2019 yılına Leyla Güven’lerin öncülüğünde direniş ile başladık. Newroz ile birlikte halkımızın, kadınların direnişi zirveye ulaşacaktır. Tüm Kürdistan da Reber Apo’nun geliştirdiği mücadelenin öncülüğünde yeni bir bahar doğuyor. Bu bahar kadınların, halkların baharıdır. Bütün faşist saldırılara, tutuklanmalara, işkencelere, yoksullaştırmalara, öldürmelere karşı umudumuz çok büyüktür. Çünkü direniş ruhumuz canlıdır. Kadınların öncülüğünde özgürlük mücadelemiz mutlaka kazanacak, faşizm kaybedecektir. Özgürlük kazanacaktır. Bu yıl Dünya’da, Ortadoğu’da ve Kürdistan’daki 8 mart eylemlilikleri özgürlük arayan kadın duruşları, giderek büyüyen kadın kitleleri bunu görkemli bir şekilde göstermiştir. Bu açıdan kadın özgürlük çizgisinde derinleşerek ve bölgedeki, Dünya da ki kadınlarla ortak dayanışma, eylemlilikler yanında alternatif yaşamın inşa edilmesinde de birlikte çalışmamızın zorunluluğu bu 8 Mart’ta yakıcı bir şekilde ortaya çıktı. Sadece protesto, yürüyüş ve eylemlilikler değil. Bununla birlikte her halktan, inançtan, düşünceden kadınlarla daha fazla bir araya gelme ve bugünden başlayarak geleceğin dünyasını emeğimiz, aklımız, yeteneklerimiz ile yeniden yaratmamız gerekiyor. Bunun içinde çok daha fazla çalışma, yılmadan, pes etmeden bir ilerleyiş ile yürümek gereklidir. Bunu başarmanın zemini her zamankinden fazla oluşmuştur. 21. Yüzyılı mutlaka kadınların, halkların yüzyılı haline getirmeliyiz. Bunu dışındaki seçenekler karanlıktır. Faşizmdir. Köleliktir. Ki tarihsel olarak kadınlar ataerkil sisteme, zora, şiddet uygulamalarına karşı tüm zorluklara, bedellere karşı direndiler. Şimdiki direnişimizin anlamı derindir. Hem direniyoruz. Hem de aynı anda özgür yaşamı, ilişkileri, alternatifi ilmek ilmek örüyoruz. Kadınların küresel direnişi, ortaklaşması gelişiyor. Bu anlamda başarıya doğru umutla dolu bir yürüyüşümüz söz konusudur.

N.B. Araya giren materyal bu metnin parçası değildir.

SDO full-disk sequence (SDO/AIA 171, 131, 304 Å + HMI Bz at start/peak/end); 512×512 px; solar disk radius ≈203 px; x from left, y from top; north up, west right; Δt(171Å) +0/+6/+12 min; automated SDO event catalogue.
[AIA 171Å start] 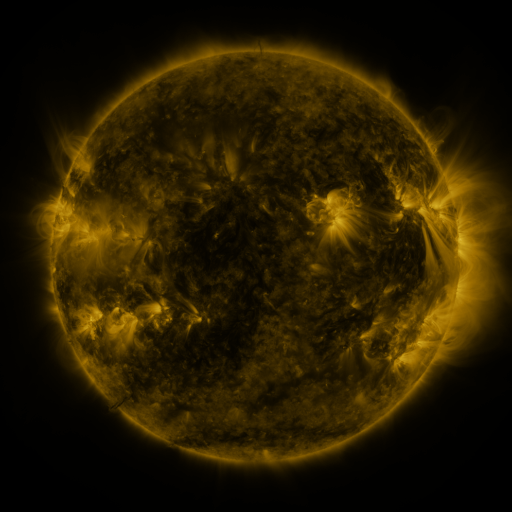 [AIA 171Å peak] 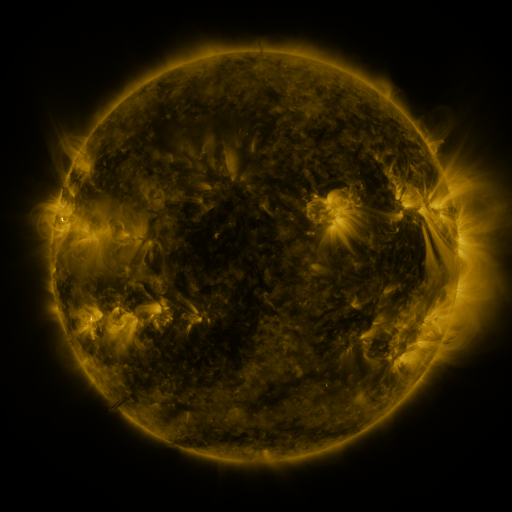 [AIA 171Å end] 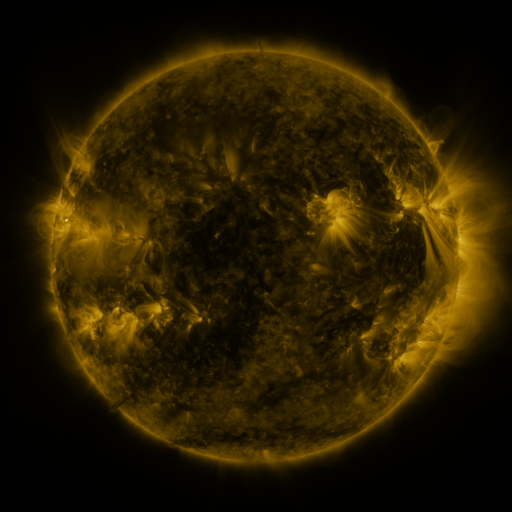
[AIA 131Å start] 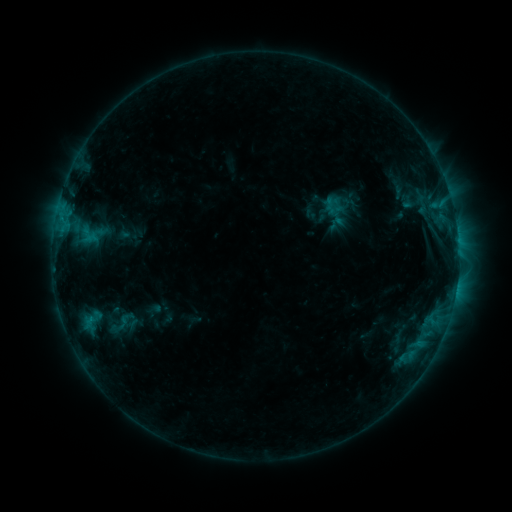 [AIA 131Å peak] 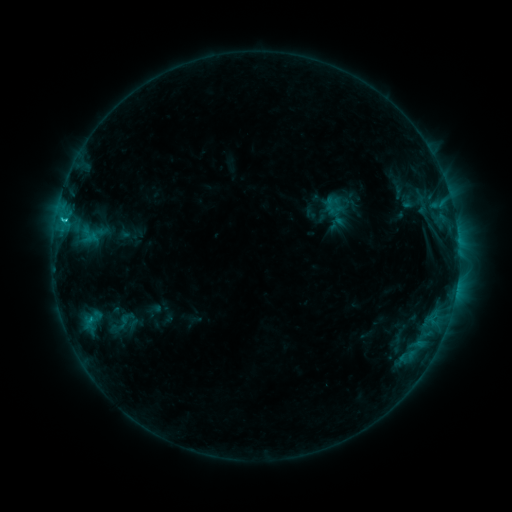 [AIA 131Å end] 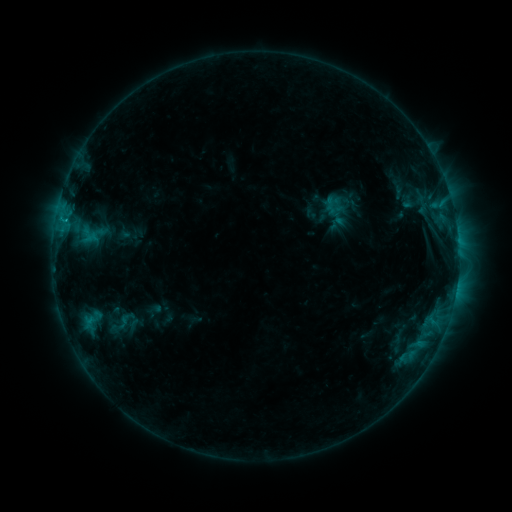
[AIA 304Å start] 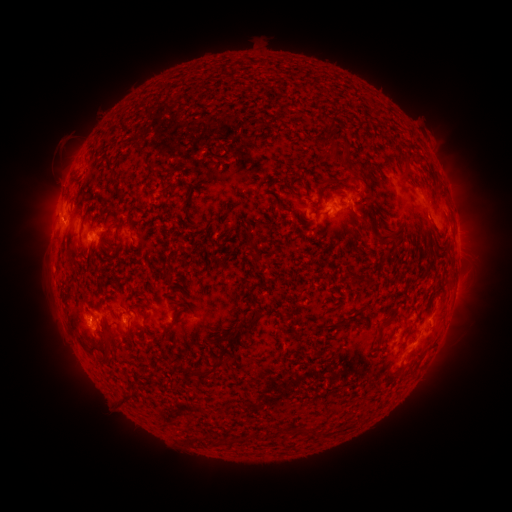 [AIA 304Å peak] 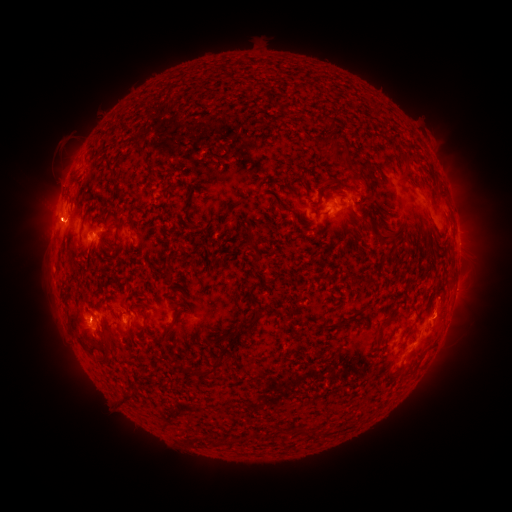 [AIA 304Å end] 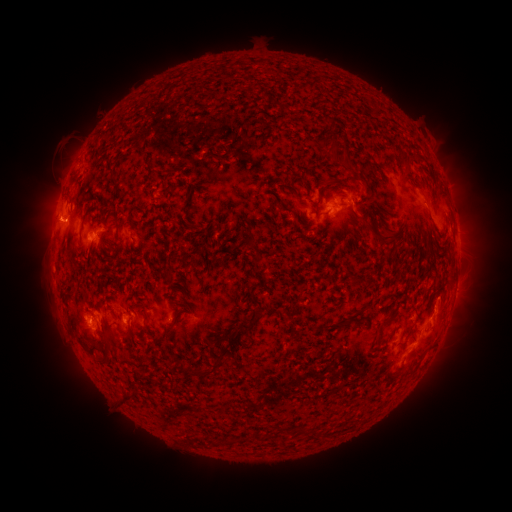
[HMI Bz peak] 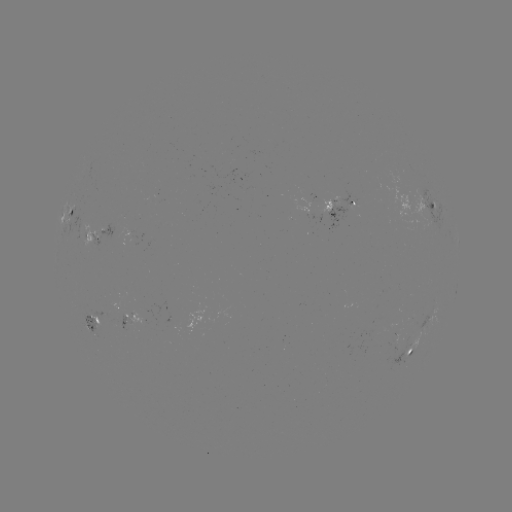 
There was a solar eruption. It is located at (442, 315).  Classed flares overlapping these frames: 1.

Kadınlar olarak Dünya’da ve özellikle Kürdistan’da Erdoğan-bahçeli şahsında gelişen faşist saldırıların son derece planlı geliştirildiğinin farkındayız. Kadın özgürlükleri, kadınların elde ettiği haklar tamamı ile bitirilmek isteniyor. 2019 yılı önemlidir. Mutlaka kadınlar olarak faşizmi geriletmemiz gerekiyor. Çalışmalarımızın merkezine faşizme karşı direniş koyarak özgürlük eğilimini geliştirmemiz hayatidir.
Dolayısı ile 8 Mart’ta özgür kadın, dayanışması, ortaklaşma ruhu temelinde tüm kadınları Newroz alanlarını doldurmaya ve mücadelemizi sürekli yükseltmeye çağırıyorum. Şimdi kazanacağımız her an geleceğin özgürlük temelinin yapılanmasında stratejik bir dönemi oluşturacaktır. 8 Mart’lardan 21 Mart’lara yükselen kadın ve halkların iradesi, mücadelesi Ortadoğu ve Dünya’da mutlaka başarı kazanacaktır.